なぜニューヨークで起訴? 執念で「ゾンビ事件」立件―トランプ氏、口止め料疑惑

東京, 4月2日, /AJMEDIA/

【ニューヨーク時事】トランプ前米大統領が、故郷のニューヨークで起訴された。これまでもさまざまな疑惑が浮上しながら司直の手を逃れてきたトランプ氏だが、ついに「刑事被告人」に。ニューヨーク・マンハッタン地区検察による執念の捜査が立件につながったと言える。
◇顧問弁護士に実刑
 今回の罪状は明らかにされていないが、2016年の大統領選直前に、ポルノ女優ストーミー・ダニエルズさんに支払われた13万ドル(約1700万円)の不倫「口止め料」に関連するとみられる。この疑惑は「ゾンビ事件」と呼ばれるほど、マンハッタン地区検察が過去5年にわたり「何度も捜査を開始しては中止してきた」(ロイター通信)ものだ。

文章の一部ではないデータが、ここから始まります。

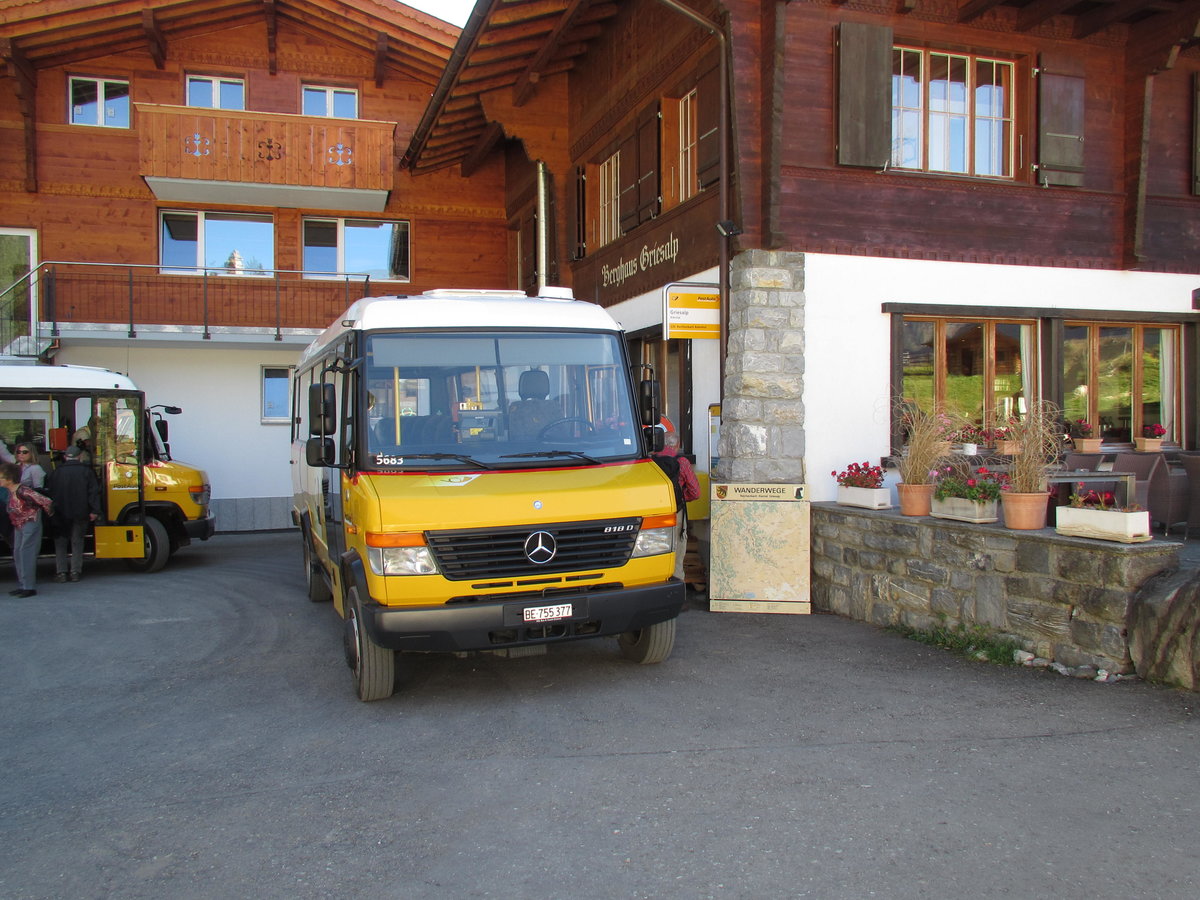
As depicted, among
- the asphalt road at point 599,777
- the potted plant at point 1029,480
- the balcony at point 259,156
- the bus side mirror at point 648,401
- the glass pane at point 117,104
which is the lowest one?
the asphalt road at point 599,777

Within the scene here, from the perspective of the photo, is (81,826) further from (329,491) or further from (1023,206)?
(1023,206)

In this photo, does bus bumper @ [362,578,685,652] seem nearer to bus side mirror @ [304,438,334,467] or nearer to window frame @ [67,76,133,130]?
bus side mirror @ [304,438,334,467]

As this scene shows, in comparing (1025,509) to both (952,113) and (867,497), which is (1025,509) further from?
(952,113)

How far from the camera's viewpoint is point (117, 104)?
17141mm

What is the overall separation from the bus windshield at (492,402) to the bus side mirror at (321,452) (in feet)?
1.23

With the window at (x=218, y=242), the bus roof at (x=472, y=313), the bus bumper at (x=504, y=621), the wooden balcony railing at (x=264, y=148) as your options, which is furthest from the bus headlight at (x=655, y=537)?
the window at (x=218, y=242)

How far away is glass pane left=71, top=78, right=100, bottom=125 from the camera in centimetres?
1695

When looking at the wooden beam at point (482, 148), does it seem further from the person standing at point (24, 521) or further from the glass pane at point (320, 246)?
the person standing at point (24, 521)

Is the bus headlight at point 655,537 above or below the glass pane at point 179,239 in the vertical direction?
below

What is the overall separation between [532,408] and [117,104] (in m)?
15.0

 最初にこの事件を追及したのは連邦捜査局(FBI)だった。18年4月、当時のトランプ氏の顧問弁護士で、支払いを肩代わりしたマイケル・コーエン氏の自宅を捜索。口止め料が選挙活動中の違法な「寄付」に当たると見なされ、コーエン氏は同12月、選挙資金法違反罪などで禁錮3年の実刑判決を受けた。
 だが、FBIなど連邦捜査当局はトランプ氏の刑事責任を問わなかった。18年当時、トランプ氏は大統領在任中。捜査当局を管轄する司法省には、現職大統領を訴追しないとの内規があった。
 ◇一族企業も標的
 これと並行して、マンハッタン地区検察も口止め料に関する捜査に着手した。トランプ氏はコーエン氏に口止め料を弁済した際、「弁護士費用」と偽ってビジネス記録に記載。これがニューヨーク州法違反に当たると判断した。
 ただ、記録改ざんは禁錮1年未満の軽犯罪にとどまることから、検察は捜査範囲を拡大。次第に、トランプ氏の一族企業「トランプ・オーガニゼーション」による資産価値の不正操作や脱税疑惑に注目が集まるようになった。
 同社は21年夏に脱税で起訴され、今年1月に罰金約160万ドル(約2億円)が言い渡された。この時もトランプ氏本人は訴追されなかった。
 ◇罪状に重罪か
 選挙で選ばれる地区検察トップには22年1月、アルビン・ブラッグ氏が就任した。ブラッグ氏は当初、トランプ氏の起訴に消極的とされ、それまで捜査を担当していた検事2人が抗議の退職。ブラッグ氏は異例の声明を出し、捜査は続いていると釈明した。
 声明発表から約1年。ブラッグ氏は資産価値の不正操作ではなく、口止め料疑惑での立件に踏み切ったもようだ。米メディアはこれまで、トランプ氏を重罪で刑事訴追するのは難しいとの見方も伝えていた。だが、報道によれば、今回の罪状には重罪も含まれている。